0

I've been playing around with database queries in R that are executed on a Postgres database with the PostGIS extension. This means I use some of the PostGIS functions that do not have an R equivalent. If it wasn't for that, I could probably just execute the same function on a local test dataframe instead of a database connection, but due to the PostGIS functions, that's not possible.

Is there a simple approach to create test data in a test database and run the query on that and assess the outcome? I have a WKB column which R does not directly support, so I'm not even sure a simple copy_to could work with inserting a character vector into a geometry column, not to speak of resolving potential key constraints. A local sqlite database does not work because it does not provide these functions.

Has someone found a viable solution to this problem?

telegott
  • 196
  • 1
  • 10

1 Answers1

0

It sounds like you can not collect tables from postgresql back into R, hence your comparison has to happen in sql.

[Extracted records]
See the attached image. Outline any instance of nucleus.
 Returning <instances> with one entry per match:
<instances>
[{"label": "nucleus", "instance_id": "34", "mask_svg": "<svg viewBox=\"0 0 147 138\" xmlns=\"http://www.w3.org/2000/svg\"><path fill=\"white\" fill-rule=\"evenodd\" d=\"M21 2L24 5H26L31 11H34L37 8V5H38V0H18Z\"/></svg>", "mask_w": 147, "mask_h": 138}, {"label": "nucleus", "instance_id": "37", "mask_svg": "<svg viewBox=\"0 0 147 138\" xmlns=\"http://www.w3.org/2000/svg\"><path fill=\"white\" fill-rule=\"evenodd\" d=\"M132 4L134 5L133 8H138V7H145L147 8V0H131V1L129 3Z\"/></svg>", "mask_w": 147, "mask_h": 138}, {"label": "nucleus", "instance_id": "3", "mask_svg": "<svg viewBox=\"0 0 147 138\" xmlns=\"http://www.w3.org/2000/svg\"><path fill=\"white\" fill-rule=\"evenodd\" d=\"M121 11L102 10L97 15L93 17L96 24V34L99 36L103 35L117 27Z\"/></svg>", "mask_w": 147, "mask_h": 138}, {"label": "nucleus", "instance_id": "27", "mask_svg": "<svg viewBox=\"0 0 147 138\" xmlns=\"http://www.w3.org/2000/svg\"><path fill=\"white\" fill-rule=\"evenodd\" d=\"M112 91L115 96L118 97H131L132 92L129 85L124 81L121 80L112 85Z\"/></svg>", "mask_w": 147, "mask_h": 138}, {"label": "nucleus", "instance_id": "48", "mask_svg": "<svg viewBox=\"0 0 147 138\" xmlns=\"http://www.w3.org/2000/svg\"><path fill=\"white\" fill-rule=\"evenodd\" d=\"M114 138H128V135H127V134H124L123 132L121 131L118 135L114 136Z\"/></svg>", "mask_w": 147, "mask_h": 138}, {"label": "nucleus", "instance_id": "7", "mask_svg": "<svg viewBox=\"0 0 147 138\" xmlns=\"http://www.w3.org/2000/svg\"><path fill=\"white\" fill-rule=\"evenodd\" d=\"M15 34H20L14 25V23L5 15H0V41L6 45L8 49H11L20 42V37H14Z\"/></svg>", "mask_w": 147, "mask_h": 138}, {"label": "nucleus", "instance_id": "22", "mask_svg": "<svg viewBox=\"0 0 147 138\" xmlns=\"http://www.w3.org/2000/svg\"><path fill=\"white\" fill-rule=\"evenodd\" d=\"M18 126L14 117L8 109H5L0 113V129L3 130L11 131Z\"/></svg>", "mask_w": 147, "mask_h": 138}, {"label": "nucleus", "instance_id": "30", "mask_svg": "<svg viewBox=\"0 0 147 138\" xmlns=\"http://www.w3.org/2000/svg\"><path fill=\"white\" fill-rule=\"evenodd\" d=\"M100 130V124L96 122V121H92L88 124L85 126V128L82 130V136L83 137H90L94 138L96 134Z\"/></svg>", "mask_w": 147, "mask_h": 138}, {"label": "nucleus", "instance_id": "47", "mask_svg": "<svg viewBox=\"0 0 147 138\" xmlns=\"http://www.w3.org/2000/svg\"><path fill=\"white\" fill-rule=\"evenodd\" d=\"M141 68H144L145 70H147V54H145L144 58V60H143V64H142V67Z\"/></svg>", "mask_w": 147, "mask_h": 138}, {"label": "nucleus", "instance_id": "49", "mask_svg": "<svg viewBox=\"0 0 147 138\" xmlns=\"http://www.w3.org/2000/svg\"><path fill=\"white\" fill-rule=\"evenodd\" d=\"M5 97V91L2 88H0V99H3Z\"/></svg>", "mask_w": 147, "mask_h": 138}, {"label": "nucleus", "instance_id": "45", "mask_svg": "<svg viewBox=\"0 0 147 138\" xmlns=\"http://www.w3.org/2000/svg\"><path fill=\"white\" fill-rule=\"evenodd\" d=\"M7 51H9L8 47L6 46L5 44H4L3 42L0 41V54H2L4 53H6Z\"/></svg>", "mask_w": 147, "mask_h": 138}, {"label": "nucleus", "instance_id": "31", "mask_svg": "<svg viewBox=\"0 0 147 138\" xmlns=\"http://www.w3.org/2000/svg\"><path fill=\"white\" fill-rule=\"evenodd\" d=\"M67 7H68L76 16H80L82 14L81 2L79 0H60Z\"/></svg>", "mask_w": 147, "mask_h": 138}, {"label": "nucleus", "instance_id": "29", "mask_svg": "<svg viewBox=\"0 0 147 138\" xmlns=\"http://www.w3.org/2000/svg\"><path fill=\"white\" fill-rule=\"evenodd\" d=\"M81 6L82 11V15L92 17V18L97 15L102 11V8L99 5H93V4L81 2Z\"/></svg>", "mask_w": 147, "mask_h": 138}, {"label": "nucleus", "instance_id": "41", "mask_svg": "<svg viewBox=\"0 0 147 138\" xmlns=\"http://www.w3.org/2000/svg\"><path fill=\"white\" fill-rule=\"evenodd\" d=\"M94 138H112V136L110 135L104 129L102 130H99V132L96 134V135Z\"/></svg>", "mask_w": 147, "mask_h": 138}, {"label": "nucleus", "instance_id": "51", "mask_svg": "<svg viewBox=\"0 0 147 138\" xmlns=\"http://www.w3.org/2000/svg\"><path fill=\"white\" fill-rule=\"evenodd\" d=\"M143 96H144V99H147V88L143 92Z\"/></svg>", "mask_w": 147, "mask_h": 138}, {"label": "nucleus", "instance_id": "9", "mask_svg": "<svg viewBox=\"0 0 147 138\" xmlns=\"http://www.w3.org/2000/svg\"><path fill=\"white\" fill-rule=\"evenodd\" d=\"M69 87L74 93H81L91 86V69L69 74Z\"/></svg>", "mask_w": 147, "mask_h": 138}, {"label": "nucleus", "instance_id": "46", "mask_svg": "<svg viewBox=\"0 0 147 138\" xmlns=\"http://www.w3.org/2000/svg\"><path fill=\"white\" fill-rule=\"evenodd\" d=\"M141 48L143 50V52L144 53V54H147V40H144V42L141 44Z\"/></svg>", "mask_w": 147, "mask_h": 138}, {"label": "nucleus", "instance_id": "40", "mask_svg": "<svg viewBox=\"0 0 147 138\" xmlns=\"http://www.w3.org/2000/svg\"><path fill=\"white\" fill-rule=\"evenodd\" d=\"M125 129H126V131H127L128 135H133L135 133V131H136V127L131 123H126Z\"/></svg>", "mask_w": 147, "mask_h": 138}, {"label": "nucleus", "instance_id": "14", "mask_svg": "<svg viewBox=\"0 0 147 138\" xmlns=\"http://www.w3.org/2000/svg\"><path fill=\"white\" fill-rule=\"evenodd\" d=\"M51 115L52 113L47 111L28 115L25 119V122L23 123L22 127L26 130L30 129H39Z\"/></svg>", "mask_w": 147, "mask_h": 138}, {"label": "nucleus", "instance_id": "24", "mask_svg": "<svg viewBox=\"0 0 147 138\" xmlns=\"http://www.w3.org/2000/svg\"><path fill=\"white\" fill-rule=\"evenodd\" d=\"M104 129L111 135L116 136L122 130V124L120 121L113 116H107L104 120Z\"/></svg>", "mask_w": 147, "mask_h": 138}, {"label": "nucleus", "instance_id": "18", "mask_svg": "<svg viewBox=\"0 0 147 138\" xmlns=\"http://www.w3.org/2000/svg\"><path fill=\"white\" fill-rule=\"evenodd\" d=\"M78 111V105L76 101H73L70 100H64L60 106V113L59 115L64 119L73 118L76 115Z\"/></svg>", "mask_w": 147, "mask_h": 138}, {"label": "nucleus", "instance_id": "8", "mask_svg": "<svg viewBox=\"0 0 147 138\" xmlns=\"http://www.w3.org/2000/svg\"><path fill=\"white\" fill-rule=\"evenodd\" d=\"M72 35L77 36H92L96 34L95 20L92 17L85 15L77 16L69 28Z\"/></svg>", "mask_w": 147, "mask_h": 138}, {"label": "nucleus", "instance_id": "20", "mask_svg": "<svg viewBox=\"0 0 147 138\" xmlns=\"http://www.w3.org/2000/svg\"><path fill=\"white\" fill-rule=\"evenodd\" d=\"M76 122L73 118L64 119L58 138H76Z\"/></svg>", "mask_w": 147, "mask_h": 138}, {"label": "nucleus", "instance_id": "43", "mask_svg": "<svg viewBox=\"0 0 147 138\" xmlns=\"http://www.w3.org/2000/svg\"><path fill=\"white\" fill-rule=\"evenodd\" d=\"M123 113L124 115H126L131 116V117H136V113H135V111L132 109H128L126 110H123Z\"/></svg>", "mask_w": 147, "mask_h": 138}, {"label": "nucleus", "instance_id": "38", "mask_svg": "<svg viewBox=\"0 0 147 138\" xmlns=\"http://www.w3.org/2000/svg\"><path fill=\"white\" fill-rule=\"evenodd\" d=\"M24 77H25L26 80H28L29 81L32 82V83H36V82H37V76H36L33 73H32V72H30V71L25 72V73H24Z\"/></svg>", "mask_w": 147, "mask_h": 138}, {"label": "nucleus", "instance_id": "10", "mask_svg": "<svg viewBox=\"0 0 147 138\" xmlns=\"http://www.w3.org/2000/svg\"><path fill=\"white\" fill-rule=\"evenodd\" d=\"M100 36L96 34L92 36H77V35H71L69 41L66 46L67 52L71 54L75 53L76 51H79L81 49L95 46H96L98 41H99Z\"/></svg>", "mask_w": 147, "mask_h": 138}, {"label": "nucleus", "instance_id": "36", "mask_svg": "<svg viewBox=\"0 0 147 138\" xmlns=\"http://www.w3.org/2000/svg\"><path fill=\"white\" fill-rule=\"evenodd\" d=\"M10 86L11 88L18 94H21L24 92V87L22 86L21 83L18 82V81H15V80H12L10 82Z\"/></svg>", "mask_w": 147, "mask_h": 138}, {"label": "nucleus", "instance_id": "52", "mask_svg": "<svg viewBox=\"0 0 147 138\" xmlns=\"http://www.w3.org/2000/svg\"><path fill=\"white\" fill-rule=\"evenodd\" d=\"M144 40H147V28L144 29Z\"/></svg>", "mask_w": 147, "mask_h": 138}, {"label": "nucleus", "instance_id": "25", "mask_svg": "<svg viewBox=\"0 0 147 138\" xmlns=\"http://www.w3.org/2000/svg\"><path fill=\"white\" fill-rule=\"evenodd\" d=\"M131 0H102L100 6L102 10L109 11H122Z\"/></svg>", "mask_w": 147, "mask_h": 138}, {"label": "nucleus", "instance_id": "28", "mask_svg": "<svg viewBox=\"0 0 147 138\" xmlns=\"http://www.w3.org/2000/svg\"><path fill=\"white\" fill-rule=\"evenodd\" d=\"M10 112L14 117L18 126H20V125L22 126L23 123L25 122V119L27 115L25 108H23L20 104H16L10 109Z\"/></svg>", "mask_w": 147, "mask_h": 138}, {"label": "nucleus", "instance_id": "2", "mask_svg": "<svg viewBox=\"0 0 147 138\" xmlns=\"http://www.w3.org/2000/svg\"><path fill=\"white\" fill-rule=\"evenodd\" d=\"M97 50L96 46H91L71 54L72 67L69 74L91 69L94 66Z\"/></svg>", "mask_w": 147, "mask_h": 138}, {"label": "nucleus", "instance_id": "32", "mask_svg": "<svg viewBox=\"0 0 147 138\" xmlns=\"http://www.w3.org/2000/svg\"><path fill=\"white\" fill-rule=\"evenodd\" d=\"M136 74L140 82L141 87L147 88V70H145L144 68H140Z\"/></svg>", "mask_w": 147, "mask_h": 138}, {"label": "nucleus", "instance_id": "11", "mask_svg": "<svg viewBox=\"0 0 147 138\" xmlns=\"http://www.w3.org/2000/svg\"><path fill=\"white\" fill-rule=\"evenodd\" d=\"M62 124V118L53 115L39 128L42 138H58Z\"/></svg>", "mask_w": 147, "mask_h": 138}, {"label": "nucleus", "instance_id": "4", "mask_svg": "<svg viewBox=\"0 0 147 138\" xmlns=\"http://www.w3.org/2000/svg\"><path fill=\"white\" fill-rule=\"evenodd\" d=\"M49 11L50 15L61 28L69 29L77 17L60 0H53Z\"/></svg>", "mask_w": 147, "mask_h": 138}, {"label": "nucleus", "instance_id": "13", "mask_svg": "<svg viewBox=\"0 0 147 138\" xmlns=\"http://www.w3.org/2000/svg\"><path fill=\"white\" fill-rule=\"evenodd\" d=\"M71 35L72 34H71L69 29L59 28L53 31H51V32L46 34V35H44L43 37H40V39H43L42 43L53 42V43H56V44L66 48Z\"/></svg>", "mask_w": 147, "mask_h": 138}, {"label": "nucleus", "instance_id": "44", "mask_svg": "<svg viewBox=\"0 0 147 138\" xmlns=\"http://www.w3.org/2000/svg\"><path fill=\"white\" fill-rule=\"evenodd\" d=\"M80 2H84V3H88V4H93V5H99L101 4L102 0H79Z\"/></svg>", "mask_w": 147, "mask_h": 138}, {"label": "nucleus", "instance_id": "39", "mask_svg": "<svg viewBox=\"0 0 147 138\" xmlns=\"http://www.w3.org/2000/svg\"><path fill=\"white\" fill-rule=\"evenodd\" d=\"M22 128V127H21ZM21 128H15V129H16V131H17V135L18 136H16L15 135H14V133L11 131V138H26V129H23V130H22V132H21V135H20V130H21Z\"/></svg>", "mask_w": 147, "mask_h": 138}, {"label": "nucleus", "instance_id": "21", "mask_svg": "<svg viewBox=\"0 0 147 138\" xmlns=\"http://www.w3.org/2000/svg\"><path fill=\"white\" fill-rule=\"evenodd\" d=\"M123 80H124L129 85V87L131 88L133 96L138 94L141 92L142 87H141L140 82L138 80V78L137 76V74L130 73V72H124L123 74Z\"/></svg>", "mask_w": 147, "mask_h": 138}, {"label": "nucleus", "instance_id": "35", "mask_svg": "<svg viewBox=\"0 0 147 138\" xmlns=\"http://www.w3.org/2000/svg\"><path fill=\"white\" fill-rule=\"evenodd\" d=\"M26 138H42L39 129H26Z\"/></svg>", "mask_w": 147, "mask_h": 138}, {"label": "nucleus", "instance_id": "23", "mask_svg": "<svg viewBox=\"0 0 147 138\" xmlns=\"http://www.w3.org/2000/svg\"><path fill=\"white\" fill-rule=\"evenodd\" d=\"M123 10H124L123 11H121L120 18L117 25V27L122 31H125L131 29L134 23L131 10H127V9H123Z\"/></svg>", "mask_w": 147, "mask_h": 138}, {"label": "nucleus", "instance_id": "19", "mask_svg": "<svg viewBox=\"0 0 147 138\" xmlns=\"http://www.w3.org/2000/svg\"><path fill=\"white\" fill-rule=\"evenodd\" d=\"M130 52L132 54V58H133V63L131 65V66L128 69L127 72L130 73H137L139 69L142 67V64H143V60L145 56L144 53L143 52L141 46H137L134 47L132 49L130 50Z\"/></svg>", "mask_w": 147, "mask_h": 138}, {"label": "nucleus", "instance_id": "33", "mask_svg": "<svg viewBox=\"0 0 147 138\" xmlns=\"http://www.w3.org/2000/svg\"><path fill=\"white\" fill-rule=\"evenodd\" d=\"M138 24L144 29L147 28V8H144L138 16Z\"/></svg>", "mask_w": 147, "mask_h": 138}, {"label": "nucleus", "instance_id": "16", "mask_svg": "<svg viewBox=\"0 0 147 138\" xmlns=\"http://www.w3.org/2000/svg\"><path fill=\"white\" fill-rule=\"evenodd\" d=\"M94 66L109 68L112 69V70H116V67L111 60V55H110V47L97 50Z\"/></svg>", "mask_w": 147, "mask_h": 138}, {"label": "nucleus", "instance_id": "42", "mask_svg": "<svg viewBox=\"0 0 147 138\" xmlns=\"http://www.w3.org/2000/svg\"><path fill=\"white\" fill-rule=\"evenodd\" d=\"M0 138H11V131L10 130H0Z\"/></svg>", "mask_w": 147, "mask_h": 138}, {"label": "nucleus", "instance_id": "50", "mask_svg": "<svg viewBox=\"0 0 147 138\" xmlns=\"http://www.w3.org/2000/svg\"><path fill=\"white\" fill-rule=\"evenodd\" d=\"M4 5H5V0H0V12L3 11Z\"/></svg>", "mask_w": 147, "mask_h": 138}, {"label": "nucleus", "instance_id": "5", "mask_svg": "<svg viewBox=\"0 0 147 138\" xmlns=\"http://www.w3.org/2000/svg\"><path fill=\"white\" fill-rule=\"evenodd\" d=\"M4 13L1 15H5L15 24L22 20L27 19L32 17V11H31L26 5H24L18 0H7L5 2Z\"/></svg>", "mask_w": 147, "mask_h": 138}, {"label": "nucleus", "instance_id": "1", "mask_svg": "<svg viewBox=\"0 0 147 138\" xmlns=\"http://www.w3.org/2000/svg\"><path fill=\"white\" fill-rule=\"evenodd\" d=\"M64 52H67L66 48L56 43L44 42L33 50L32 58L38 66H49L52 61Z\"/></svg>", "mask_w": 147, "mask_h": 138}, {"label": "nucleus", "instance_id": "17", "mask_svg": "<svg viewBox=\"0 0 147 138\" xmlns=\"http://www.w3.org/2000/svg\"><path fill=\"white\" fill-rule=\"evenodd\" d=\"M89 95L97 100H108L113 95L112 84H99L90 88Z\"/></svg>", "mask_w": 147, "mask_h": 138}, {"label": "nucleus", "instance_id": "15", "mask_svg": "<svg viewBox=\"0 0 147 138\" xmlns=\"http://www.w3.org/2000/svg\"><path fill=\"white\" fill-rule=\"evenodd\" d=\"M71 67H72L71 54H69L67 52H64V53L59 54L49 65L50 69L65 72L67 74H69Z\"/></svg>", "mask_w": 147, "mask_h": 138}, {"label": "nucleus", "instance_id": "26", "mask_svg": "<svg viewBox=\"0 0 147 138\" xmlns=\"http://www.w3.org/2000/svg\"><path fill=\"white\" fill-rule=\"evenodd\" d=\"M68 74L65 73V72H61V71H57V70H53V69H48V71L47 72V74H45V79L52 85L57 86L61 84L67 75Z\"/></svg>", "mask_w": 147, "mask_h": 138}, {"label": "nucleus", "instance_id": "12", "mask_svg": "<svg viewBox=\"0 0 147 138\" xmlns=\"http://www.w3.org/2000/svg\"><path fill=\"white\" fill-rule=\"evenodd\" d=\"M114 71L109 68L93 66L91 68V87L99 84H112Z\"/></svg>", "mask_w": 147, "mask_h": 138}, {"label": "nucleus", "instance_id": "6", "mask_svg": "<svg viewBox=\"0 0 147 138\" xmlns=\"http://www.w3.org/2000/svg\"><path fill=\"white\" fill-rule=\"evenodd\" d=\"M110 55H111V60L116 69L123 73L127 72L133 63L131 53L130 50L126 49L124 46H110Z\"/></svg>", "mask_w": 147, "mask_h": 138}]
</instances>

* _Stated task 1_:
Answer these from the forum thread on testing PostGIS queries in R:
(a) Which extension does the Postgres database use?
(b) What kind of column does the poster say R does not directly support?
(c) Why won't a local sqlite database work?
* _Stated task 2_: Extend the forum thread on testing PostGIS queries in R, starting after its last sentence.

* _Answer 1_:
(a) PostGIS.
(b) A WKB column.
(c) It does not provide the PostGIS functions the queries need.

* _Answer 2_:
I would do the following:

  1. define text strings to generate sql tables
  2. execute the strings to generate the tables
  3. run your code
  4. make your comparison

For doing a comparison in sql that two tables are identical I would follow the method in this question or this one.

This would look something like this:

# Define text strings
create_string = 'CREATE TABLE test1 (code VARCHAR(4), size INTEGER);'
insert_string = 'INSERT INTO test1 (code, size) VALUES ('AAA', 123);'

# Execute strings
db_con = create_connection()
dbExecute(db_con, create_string)
dbExecute(db_con, insert_string)

# optional validate new table with contents now exists in datbase

# run code
test1 = tbl(db_con, "test1")
test2 = my_function_to_test_that_does_nothing(test1)

# comparison
num_records_not_in_both = test1 %>%
    full_join(test2, by = colnames(test2), suffix = c("_1","_2") %>%
    filter(is.na(id_1) | is.na(id_2)) %>%
    ungroup() %>%
    summarise(num = n()) %>%
    collect()
require(num_records_not_in_both == 0)

# optional delete test functions
Simon.S.A.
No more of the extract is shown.